L’article 3 de la convention, qui est relatif à l’objet de l’Agence, indique qu’elle a pour double mission le développement des pratiques sportives, et le développement du haut niveau et de la haute performance. L’alinéa 3.3. relatif aux champs d’intervention a été reformulé en vue d’élargir les modalités d’intervention de l’Agence. Pour en mesurer la portée, les ajouts apportés au texte initial figurent ci-après en gras :

« Pour mener à bien ces deux missions, le GIP agit sur le développement fédéral en accompagnant et évaluant les projets des fédérations tant pour le développement des pratiques que pour le développement du haut niveau et de la haute performance sportive. Aussi il accompagne, dans le cadre de ses domaines d’intervention, les projets présentés à l’échelon des territoires notamment par les fédérations, les autres acteurs associatifs, les collectivités territoriales et leurs groupements, les partenaires privés accompagnant des projets de sportifs de haut niveau et toute personne publique menant une action dans le champ du sport.
L’Agence nationale du sport veille à la cohérence entre les projets sportifs territoriaux et les projets sportifs des fédérations.

De même, le groupement concourt à la structuration et au développement des liens entre le sport et les acteurs économiques».

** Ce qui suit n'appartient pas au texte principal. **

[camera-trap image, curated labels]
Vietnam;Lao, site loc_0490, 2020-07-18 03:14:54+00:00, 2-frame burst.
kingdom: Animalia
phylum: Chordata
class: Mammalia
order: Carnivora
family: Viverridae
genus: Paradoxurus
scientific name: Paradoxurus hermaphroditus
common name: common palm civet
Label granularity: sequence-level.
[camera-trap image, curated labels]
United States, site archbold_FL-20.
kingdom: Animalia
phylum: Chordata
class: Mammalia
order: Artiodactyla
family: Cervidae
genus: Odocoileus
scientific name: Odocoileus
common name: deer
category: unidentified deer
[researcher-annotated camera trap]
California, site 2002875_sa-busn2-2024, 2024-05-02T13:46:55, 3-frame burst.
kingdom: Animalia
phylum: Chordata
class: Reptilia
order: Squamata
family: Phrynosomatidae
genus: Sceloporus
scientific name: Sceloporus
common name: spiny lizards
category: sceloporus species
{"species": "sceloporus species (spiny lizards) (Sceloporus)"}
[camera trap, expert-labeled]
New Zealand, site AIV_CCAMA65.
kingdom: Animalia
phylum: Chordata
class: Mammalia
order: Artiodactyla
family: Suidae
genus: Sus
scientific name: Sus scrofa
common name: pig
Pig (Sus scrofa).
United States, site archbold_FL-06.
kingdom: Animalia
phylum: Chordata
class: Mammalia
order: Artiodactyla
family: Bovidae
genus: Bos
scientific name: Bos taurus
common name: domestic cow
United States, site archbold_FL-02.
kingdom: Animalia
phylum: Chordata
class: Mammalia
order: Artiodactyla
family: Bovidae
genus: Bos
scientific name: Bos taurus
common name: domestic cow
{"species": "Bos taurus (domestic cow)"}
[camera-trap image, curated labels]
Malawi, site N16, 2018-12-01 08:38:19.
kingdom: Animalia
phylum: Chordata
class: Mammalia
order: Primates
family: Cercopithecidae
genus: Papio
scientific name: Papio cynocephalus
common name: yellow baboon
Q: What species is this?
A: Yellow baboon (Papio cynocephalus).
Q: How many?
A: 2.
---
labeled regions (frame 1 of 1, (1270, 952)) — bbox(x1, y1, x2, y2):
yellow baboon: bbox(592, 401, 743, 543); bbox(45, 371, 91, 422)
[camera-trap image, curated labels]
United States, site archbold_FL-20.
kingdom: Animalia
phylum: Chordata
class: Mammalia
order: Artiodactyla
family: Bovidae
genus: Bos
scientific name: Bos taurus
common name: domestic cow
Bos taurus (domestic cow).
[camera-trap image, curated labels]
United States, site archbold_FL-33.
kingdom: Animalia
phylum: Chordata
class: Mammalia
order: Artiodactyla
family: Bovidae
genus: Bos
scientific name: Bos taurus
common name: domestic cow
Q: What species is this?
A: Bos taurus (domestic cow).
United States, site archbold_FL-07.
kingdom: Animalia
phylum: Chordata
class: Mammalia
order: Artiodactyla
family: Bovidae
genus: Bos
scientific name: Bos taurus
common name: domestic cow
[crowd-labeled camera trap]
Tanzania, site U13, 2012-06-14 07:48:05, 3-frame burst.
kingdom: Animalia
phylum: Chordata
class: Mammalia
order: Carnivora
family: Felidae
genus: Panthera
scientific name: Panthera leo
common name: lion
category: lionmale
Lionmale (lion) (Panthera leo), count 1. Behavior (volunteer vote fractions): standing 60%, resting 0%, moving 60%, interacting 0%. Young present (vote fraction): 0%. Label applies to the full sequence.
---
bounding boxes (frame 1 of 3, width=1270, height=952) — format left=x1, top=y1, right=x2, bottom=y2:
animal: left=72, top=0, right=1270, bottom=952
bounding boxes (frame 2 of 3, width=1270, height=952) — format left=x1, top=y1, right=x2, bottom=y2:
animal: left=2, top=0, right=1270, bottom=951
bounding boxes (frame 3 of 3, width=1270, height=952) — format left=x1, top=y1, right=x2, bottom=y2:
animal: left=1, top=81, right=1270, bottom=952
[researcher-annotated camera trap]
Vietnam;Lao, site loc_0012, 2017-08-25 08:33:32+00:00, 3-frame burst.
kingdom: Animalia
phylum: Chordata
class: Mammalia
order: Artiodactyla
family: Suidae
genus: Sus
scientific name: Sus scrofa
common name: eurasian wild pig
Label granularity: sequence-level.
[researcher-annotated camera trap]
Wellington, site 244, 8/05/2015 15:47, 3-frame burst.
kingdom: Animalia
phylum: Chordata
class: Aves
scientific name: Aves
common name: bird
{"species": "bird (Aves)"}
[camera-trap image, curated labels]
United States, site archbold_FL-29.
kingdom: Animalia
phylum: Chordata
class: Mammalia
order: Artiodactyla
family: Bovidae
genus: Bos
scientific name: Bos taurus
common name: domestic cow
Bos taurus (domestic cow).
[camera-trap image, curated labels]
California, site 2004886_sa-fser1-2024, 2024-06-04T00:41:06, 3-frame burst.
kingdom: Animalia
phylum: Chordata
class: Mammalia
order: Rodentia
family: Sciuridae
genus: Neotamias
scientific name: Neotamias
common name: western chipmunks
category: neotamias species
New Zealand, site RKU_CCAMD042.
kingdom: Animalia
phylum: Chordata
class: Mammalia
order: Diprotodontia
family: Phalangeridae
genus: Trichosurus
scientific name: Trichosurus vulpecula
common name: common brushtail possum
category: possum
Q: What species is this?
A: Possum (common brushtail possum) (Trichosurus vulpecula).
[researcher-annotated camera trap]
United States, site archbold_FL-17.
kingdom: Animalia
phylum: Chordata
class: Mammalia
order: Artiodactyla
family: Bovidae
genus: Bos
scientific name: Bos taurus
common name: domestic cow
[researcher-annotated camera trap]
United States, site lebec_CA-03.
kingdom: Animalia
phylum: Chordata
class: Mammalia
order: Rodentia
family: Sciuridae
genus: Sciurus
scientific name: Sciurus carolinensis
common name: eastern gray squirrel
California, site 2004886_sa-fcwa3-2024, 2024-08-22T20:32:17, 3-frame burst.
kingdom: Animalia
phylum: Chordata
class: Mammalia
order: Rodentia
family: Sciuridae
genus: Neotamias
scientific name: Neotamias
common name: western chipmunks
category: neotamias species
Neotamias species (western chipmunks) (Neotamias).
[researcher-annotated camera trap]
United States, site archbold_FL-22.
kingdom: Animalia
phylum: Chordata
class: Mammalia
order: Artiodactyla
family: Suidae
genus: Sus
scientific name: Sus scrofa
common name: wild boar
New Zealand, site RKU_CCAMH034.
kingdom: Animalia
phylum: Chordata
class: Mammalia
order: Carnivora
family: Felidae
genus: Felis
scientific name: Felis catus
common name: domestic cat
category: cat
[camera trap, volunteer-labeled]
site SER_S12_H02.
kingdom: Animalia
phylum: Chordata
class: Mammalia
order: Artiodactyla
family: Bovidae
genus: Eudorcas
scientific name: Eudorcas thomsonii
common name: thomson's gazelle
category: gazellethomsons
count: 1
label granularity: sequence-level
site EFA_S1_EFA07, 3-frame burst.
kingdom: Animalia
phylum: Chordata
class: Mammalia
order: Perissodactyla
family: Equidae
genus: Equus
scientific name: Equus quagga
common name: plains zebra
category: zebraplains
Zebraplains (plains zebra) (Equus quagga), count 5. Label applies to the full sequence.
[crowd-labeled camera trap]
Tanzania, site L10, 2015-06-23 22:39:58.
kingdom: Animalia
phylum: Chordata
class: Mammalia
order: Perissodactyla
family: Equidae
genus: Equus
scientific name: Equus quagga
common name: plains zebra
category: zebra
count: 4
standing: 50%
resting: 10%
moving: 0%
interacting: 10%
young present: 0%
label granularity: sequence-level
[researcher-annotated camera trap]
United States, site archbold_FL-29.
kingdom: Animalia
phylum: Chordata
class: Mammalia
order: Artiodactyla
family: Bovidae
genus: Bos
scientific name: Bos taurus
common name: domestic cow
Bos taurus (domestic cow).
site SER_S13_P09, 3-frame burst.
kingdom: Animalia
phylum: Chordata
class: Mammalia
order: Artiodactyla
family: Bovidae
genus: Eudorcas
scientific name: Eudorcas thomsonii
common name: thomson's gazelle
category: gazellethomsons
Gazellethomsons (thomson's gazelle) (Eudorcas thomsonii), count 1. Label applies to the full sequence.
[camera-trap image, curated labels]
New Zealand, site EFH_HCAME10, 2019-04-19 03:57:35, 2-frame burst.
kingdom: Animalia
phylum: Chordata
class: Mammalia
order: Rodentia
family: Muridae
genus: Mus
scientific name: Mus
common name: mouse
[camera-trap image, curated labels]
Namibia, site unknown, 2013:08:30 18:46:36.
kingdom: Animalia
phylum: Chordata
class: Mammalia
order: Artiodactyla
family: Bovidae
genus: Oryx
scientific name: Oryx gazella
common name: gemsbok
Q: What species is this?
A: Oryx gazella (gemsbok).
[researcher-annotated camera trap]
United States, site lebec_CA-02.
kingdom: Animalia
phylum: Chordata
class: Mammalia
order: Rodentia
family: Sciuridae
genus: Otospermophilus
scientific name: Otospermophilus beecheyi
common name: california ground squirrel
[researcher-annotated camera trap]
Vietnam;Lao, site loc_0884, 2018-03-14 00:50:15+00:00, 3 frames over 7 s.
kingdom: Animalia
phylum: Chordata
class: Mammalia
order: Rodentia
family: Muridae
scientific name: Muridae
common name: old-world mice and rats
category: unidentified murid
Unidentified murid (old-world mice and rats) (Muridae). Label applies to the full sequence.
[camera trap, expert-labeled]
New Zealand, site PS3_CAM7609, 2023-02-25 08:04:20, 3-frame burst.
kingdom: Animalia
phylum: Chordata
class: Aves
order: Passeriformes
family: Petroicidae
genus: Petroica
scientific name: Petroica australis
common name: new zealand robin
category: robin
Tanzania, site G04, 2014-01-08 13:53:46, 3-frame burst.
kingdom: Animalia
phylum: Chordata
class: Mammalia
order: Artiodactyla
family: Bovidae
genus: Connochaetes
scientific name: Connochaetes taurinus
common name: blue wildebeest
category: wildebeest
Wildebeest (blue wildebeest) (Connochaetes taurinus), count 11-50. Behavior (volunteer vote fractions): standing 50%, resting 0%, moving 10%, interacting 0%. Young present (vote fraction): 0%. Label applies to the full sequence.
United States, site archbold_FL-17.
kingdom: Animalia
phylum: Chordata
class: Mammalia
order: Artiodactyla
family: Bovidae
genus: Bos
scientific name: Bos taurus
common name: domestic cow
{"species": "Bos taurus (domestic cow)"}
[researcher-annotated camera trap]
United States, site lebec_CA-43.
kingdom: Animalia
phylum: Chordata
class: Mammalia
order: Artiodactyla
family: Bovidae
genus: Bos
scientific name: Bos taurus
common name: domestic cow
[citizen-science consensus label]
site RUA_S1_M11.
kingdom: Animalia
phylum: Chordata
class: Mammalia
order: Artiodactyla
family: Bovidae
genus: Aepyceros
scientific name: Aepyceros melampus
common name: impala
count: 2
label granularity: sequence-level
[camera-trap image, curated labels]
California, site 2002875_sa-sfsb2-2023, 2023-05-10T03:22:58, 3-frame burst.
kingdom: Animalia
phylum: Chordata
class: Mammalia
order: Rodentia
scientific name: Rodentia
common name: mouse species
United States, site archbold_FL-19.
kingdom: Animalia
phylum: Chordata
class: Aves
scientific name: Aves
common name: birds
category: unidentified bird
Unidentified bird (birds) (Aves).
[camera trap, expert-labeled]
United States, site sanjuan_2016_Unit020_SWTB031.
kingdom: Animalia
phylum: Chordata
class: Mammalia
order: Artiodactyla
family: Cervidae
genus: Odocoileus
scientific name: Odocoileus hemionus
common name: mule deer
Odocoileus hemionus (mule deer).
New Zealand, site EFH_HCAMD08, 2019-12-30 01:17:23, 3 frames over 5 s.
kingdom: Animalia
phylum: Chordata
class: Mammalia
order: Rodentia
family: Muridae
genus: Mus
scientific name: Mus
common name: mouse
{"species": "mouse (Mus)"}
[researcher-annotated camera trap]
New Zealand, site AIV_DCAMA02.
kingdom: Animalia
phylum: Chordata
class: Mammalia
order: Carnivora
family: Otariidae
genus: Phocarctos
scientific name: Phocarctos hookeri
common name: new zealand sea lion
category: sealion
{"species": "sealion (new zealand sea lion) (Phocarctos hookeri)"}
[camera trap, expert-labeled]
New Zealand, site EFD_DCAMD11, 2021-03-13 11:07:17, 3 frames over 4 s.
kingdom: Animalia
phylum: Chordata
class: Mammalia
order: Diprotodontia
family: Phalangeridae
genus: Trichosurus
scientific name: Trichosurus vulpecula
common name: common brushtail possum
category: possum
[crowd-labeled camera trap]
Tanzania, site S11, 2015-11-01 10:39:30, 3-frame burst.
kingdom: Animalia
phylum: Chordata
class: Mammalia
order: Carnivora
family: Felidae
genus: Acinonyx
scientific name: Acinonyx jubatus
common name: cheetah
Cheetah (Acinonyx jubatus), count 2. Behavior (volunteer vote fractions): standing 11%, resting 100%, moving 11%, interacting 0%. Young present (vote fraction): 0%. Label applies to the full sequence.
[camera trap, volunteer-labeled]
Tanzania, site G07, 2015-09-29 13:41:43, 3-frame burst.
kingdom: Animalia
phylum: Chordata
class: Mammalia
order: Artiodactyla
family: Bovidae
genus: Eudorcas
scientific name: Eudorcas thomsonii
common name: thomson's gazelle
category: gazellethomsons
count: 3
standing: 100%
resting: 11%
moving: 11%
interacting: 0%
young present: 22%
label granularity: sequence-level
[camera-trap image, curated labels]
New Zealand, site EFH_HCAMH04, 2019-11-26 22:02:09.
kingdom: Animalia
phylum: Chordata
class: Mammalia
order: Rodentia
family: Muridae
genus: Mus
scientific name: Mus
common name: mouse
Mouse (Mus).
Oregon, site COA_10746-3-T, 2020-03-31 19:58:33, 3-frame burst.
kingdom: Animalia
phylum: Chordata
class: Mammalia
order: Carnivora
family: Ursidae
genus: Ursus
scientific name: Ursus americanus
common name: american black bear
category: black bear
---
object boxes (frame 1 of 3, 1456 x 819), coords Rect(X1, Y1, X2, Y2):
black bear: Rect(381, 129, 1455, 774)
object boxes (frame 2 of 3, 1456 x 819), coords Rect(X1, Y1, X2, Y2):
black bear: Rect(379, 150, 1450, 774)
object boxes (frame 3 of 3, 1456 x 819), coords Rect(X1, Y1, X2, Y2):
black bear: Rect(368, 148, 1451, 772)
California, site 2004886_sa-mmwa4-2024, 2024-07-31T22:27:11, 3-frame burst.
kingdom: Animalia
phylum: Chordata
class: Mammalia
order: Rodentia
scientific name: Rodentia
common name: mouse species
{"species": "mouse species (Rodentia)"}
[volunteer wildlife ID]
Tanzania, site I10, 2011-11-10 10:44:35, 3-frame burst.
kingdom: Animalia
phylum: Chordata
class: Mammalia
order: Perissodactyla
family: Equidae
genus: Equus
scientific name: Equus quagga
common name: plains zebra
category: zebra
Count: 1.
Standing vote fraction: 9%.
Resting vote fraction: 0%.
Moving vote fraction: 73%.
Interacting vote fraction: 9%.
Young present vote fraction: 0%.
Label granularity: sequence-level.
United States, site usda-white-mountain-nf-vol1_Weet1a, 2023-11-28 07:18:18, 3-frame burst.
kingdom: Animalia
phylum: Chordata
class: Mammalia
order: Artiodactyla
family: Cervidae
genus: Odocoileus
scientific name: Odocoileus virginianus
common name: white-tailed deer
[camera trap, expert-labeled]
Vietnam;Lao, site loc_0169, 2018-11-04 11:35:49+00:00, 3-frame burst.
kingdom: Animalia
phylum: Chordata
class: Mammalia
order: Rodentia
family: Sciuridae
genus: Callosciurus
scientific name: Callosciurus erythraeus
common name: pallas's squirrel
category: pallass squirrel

Cette nouvelle formulation, tout aussi laborieuse que la précédente, vise d’une part à inclure les partenaires privés susceptibles de soutenir les projets des sportifs de haut niveau, par l’intermédiaire notamment de contrats de sponsoring, de soutien à l’insertion professionnelle, d’emplois aménagés ou autres. Pour faire bonne mesure, les personnes publiques menant une action dans le domaine du sport sont aussi incluses dans le champ de l’Agence.

Il est précisé d’autre part que l’Agence « veille à la cohérence entre les projets sportifs territoriaux et les projets sportifs des fédérations ». Chaque région doit en effet élaborer et adopter un projet sportif territorial, en application des dispositions du code du sport (article L112-1). Et l’Agence est investie pour sa part de la mission de valider les projets sportifs des fédérations au niveau central. Il y a donc un risque de hiatus entre d’une part les projets territoriaux que les régions sont actuellement en train d’élaborer, d’autant que ces projets doivent tenir compte des spécificités territoriale selon la loi, et d’autre part le projet sportif que chaque fédération a adopté en tenant compte de ses caractéristiques et de sa stratégie propres, lequel peut dès lors s’avérer quelque peu éloigné des contingences territoriales. On doit rappeler que le rôle de délégué territorial de l’ANS est assumé par le préfet de région, dont les missions à ce titre ont été définies par un décret du 6 août 2020[1]. Le préfet s’appuie sur le Délégué régional à l’engagement, à la jeunesse et aux sports (DRAJES, qui a succédé au Directeur régional de la jeunesse et des sports).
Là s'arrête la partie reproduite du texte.